EXTRACTED TEXT:
▼

By Rabbi Moshe Pogrow
The navi Malachi condemns the Jews who offer blind, lame, and sick animals as korbanos, calling it a desecration of Hashem’s mizbeiach. He rebukes the kohanim for causing this desecration through their teachings, for in their eyes, the Beis Hamikdash was not a place for the best and freshest, all the strength and vitality that a man has to offer. Klal Yisrael had degraded it to a hospital, a home for the crippled, established solely for those whose lives have been shipwrecked. They saw it as a shelter for life’s castoffs, for people who could find no other place. Only the dregs, people not needed anywhere else, were brought to the House of Hashem. “Try presenting this to your [human] governor,” Malachi cries angrily, “and see whether he will be pleased with you or receive you graciously!”
This is the same rebuke hurled by Hoshea at the priests of malchei Yisrael: ki avel alav amo, uchmarav alav yagilu: when the people mourn, their priests are delighted (Hoshea 10:5). The priests, with their sanctuaries, await the misfortune and grief of their “believers.” It is not the joyous and happy people who go on pilgrimages to their houses of worship, but the blind, the lame, the sick and the weak. Religion, to them, was a consolation for the suffering and the disadvantaged. It held no sway in lives that were vibrant and effervescent with the joy of action.
Not so is the mizbeiach Hashem, through which klal Yisrael calls in the name of the G-d of the world. The Beis Hamikdash demands the whole of a person’s life—unlimited and total commitment. In return, it grants life that is worthy of being called “life,” life in which even death and pain lose their force.
Therefore, just as kohanim must not have any mum if they are to approach and serve at the altar, so too—and to a greater extent—must the korbanos themselves be whole, without blemish. By offering them, man draws close to the Shechina.

▲

TASKS FOR THIS EXERCISE:
(1) Translate this sentence from the essay on Malachi's rebuke into Spanish: "Religion, to them, was a consolation for the suffering and the disadvantaged."
(2) Reproduce word for word the part of the essay on Malachi's rebuke that runs from "Not so is the" down to "lose their force.".
These records have no connection to the essay on Malachi's rebuke.

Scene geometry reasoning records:
▼

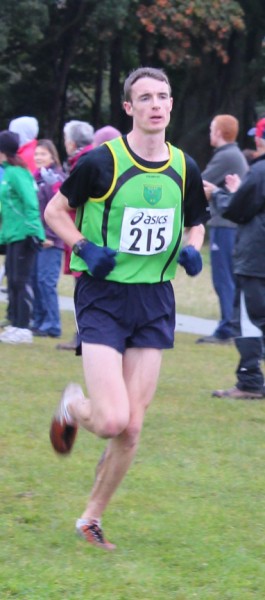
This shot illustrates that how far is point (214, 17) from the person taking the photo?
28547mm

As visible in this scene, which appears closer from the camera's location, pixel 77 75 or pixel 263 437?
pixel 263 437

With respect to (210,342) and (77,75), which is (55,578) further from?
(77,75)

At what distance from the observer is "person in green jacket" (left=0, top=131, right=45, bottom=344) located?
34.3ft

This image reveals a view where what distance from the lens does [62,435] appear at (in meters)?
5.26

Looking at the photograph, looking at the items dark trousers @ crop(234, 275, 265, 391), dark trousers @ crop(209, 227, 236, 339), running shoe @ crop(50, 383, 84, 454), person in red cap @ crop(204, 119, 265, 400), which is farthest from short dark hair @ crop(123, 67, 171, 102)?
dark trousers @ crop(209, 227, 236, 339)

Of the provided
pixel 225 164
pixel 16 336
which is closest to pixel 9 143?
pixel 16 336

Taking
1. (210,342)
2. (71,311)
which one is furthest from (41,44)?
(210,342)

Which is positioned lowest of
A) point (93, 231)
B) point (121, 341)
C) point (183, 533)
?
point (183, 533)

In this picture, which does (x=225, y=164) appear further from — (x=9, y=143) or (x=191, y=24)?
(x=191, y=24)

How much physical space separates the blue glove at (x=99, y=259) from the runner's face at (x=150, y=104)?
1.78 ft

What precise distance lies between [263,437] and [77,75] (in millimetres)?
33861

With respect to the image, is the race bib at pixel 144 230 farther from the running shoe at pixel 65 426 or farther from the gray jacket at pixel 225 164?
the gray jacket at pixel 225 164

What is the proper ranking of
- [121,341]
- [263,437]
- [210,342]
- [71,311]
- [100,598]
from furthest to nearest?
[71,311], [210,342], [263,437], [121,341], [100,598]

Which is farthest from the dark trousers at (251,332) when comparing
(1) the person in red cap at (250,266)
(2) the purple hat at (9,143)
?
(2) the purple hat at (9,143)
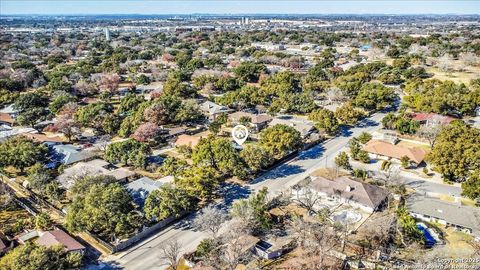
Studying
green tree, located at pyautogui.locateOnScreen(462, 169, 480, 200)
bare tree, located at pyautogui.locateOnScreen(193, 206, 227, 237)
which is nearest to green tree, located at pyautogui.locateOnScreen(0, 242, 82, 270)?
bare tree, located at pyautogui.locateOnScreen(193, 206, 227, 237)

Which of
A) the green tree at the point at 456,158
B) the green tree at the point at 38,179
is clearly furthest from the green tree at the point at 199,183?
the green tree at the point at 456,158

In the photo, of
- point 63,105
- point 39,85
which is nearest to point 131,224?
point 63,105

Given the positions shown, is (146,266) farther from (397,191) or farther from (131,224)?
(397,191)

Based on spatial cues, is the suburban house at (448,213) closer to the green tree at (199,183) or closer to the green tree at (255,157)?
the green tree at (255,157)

▲
▼

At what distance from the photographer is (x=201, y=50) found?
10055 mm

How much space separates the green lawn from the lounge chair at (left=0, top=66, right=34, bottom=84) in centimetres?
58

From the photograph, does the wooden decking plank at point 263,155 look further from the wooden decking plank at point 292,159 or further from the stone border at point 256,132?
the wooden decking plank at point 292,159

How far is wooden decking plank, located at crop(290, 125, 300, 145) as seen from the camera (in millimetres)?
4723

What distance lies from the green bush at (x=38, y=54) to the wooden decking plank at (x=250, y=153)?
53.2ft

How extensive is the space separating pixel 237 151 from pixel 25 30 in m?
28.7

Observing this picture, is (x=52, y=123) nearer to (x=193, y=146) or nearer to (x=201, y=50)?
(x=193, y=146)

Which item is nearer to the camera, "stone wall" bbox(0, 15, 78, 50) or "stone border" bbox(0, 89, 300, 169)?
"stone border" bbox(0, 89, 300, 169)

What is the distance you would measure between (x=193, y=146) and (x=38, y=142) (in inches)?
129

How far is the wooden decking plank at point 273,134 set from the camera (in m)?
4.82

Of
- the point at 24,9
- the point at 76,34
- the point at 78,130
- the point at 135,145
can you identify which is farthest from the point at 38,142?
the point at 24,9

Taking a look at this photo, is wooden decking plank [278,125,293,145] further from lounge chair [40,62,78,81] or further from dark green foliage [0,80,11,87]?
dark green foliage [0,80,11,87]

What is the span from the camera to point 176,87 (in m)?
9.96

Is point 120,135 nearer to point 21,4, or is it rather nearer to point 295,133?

▲
▼

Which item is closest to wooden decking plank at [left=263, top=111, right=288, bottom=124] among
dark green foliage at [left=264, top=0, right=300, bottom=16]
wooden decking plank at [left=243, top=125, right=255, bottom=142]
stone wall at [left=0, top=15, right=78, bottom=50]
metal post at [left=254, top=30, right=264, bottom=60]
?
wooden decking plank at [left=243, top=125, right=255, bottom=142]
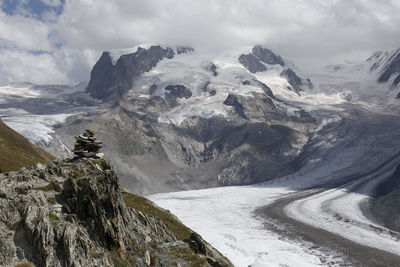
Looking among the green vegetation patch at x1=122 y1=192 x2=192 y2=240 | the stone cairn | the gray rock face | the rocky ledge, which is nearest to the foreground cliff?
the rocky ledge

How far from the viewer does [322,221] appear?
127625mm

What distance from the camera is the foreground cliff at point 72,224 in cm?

▲

SOLVED TASKS:
(1) La religión, para ellos, era un consuelo para los que sufren y para los desfavorecidos.

(2)
Not so is the mizbeiach Hashem, through which klal Yisrael calls in the name of the G-d of the world. The Beis Hamikdash demands the whole of a person’s life—unlimited and total commitment. In return, it grants life that is worthy of being called “life,” life in which even death and pain lose their force.